The loss of his money, well that wasn't his fault at all. Between the criminals and the bank, he had stood no chance. They were both thieves really, one in a suit and the other in a balaclava. As far as he was concerned, banks were greedy corporations who only wanted to get their hands on your hard earned money and then make it impossible for you to get to it. Keeping it at his house was the only option he had. He didn't trust the banks, no not at all. It baffled him really, how one man could have such an impressive string of bad luck. It was probably the doing of that evil witch of an ex-wife of his, Josephine. She really was a vile woman. She had probably snuck in and released the chickens too, the beast. He would never understand what had possessed him when he’d decided to marry her. She cast a spell on him, that was the only logical explanation. How else could he, a handsome, young businessman who all the beautiful women were after end up marrying a potato like Josephine? He was glad they had no children. He saw no need for them. Damn them all. The police, the thieves, Josephine, even the stupid chickens. He hoped they all ended up in a hot stew as penance for their escape.

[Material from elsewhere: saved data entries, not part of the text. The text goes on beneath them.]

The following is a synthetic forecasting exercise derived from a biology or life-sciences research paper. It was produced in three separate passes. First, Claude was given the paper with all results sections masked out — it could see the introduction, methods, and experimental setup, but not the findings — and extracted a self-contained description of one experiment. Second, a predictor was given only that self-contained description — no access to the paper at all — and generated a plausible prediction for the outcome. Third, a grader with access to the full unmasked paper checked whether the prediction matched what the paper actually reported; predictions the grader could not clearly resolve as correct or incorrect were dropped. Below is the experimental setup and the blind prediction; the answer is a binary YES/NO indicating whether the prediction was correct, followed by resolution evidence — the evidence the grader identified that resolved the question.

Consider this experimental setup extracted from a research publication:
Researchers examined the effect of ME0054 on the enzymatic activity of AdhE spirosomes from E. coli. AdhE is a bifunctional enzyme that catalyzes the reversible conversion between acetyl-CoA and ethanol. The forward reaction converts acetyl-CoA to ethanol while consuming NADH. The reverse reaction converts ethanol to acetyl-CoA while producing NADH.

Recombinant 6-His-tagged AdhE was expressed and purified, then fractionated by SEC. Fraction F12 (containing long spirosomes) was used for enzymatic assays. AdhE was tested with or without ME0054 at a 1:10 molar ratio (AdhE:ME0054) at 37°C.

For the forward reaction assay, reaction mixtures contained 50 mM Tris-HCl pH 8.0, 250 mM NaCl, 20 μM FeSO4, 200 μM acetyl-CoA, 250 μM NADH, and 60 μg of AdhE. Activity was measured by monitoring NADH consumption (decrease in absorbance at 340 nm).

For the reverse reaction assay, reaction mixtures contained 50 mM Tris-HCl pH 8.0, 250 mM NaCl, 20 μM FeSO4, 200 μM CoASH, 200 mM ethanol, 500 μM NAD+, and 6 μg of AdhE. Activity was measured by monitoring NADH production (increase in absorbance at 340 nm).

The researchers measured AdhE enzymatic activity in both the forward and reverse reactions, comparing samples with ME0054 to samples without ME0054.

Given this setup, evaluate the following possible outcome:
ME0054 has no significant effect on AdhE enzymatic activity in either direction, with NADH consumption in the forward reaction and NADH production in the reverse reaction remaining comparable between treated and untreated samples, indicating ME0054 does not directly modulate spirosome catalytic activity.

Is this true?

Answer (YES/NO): NO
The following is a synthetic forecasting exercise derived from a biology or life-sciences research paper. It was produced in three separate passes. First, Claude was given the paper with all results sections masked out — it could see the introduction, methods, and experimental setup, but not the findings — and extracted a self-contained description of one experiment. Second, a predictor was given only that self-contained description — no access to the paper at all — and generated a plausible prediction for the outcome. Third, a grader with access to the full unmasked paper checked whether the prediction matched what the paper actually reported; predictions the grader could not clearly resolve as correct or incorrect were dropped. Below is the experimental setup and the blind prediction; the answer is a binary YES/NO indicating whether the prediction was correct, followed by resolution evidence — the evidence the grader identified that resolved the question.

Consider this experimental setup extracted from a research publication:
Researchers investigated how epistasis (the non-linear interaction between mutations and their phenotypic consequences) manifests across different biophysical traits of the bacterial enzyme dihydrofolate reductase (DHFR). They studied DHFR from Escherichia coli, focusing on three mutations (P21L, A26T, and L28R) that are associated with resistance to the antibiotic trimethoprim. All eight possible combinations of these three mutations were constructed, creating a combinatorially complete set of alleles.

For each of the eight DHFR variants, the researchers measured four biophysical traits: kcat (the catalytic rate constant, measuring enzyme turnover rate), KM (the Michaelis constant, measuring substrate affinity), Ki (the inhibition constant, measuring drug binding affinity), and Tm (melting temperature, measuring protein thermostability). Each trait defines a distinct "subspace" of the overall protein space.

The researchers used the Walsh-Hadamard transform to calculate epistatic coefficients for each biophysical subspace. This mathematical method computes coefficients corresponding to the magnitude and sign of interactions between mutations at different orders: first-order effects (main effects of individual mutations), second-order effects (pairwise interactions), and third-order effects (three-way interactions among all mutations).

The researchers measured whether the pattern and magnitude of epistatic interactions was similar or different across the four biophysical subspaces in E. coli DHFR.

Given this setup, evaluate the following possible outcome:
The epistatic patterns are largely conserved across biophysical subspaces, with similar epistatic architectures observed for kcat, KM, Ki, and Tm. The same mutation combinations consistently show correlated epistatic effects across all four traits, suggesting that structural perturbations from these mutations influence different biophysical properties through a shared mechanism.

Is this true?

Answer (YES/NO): NO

The raid. He had a very explicit agreement with Constable Duma which involved a hefty sum of his money in Duma’s pockets. That pig of a man had taken his money but still failed to warn him about the raid. There had been all kinds of unsavoury characters conducting illegal activities in his tavern when the police came. There had been no time for anyone to escape. They had come in from all sides like an army of ants attacking a breadcrumb. What a shock it had been, no warning from Duma. The man was a snake. They shut him down for three weeks and confiscated all his stock. Liquor license se voet! Since when does a man need a license to serve cold refreshments to other men? It was all part of a plot to ruin him. They were all jealous of his success, that’s why they stole his chickens and sabotaged his business.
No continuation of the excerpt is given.